DIRECTION: Copy out all the records below, substituting "telephone pole" for every occurrence of "utility pole" and leaving everything else unchanged.

TASK INPUTS:
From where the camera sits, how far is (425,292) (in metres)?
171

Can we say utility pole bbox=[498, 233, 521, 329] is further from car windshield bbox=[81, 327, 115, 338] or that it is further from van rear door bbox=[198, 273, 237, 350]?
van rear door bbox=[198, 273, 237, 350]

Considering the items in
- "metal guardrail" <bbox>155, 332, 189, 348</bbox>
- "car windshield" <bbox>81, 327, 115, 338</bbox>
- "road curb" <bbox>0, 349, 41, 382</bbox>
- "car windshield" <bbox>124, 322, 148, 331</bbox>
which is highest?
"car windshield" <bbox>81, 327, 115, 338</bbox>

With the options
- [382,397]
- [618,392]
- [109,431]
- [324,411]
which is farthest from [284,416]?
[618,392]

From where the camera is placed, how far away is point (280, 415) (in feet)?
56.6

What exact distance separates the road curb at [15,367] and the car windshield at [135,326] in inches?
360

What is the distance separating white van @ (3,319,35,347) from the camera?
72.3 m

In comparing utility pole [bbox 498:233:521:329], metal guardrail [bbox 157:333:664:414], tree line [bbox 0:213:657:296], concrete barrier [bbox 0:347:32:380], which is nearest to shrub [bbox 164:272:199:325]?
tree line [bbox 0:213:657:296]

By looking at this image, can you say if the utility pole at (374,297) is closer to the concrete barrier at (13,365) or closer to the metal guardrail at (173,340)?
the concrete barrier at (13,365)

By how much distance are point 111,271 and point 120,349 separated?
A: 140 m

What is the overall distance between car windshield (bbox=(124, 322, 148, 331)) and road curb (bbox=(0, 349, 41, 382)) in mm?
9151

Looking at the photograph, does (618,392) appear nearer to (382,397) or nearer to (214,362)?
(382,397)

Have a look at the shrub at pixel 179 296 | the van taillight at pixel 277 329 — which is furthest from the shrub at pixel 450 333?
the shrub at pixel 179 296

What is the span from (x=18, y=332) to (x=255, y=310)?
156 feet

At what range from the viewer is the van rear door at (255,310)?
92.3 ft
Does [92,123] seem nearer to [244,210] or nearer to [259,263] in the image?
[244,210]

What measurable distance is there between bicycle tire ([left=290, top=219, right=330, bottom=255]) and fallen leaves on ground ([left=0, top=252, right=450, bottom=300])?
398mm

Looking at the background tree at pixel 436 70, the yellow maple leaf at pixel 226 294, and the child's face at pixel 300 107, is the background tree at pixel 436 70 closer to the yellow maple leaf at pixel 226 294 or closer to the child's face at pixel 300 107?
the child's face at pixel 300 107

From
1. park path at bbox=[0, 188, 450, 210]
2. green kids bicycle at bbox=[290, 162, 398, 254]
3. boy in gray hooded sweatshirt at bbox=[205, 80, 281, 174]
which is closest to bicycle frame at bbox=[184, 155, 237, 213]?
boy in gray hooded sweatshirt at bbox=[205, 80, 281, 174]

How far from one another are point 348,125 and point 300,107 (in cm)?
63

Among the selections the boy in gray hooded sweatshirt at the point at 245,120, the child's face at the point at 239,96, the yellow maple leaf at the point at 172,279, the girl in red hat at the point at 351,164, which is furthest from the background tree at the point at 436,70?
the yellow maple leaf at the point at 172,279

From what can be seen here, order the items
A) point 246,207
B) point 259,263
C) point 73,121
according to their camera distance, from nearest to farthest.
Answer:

REPLY:
From where the camera sits, how far is (425,292) (in metres)?
171

Can we say telephone pole bbox=[498, 233, 521, 329] is further from car windshield bbox=[81, 327, 115, 338] or that it is further from van rear door bbox=[198, 273, 237, 350]?
van rear door bbox=[198, 273, 237, 350]

Considering the items in
- "metal guardrail" <bbox>155, 332, 189, 348</bbox>
- "car windshield" <bbox>81, 327, 115, 338</bbox>
- "road curb" <bbox>0, 349, 41, 382</bbox>
- "car windshield" <bbox>124, 322, 148, 331</bbox>
which is highest?
"car windshield" <bbox>81, 327, 115, 338</bbox>

With the options
- [382,397]
- [618,392]
- [109,431]
- [324,411]
which is farthest from [284,416]?
[618,392]

From where the camera is placed, how far away is point (280, 415) (in feet)?
56.6

What exact distance separates the road curb at [15,367] and the car windshield at [135,326] in inches?
360

What is the distance separating white van @ (3,319,35,347) from the camera?
72.3 m

In comparing telephone pole [bbox 498:233:521:329], metal guardrail [bbox 157:333:664:414], tree line [bbox 0:213:657:296], concrete barrier [bbox 0:347:32:380], which is nearest to shrub [bbox 164:272:199:325]?
tree line [bbox 0:213:657:296]

By looking at this image, can you say if the telephone pole at (374,297) is closer to the concrete barrier at (13,365) or closer to the metal guardrail at (173,340)?
the concrete barrier at (13,365)

By how much distance are point 111,271 and point 120,349 separated?
A: 140 m

What is the overall distance between car windshield (bbox=(124, 322, 148, 331)) and road curb (bbox=(0, 349, 41, 382)) in mm?
9151

Looking at the photograph, does (618,392) appear nearer to (382,397) or nearer to (214,362)?
(382,397)

Have a look at the shrub at pixel 179 296 | the van taillight at pixel 277 329 — which is furthest from the shrub at pixel 450 333?
the shrub at pixel 179 296

What is the span from (x=18, y=332) to (x=255, y=310)?
156 feet

At what range from the viewer is the van rear door at (255,310)?
92.3 ft
Does [92,123] seem nearer to [244,210] or nearer to [259,263] in the image?
[244,210]

What measurable distance is there between bicycle tire ([left=290, top=219, right=330, bottom=255]) and fallen leaves on ground ([left=0, top=252, right=450, bottom=300])?
398mm

Looking at the background tree at pixel 436 70, the yellow maple leaf at pixel 226 294, and the child's face at pixel 300 107, is the background tree at pixel 436 70 closer to the yellow maple leaf at pixel 226 294 or closer to the child's face at pixel 300 107?
the child's face at pixel 300 107

From
1. park path at bbox=[0, 188, 450, 210]
2. green kids bicycle at bbox=[290, 162, 398, 254]
3. boy in gray hooded sweatshirt at bbox=[205, 80, 281, 174]
which is closest to bicycle frame at bbox=[184, 155, 237, 213]?
boy in gray hooded sweatshirt at bbox=[205, 80, 281, 174]

How far from one another are point 348,125 and point 300,107 (in cm)?
63

Among the selections the boy in gray hooded sweatshirt at the point at 245,120, the child's face at the point at 239,96, the yellow maple leaf at the point at 172,279, the girl in red hat at the point at 351,164, which is furthest from the background tree at the point at 436,70?
the yellow maple leaf at the point at 172,279

From what can be seen here, order the items
A) point 246,207
B) point 259,263
C) point 73,121
according to their camera distance, from nearest to farthest.
Answer:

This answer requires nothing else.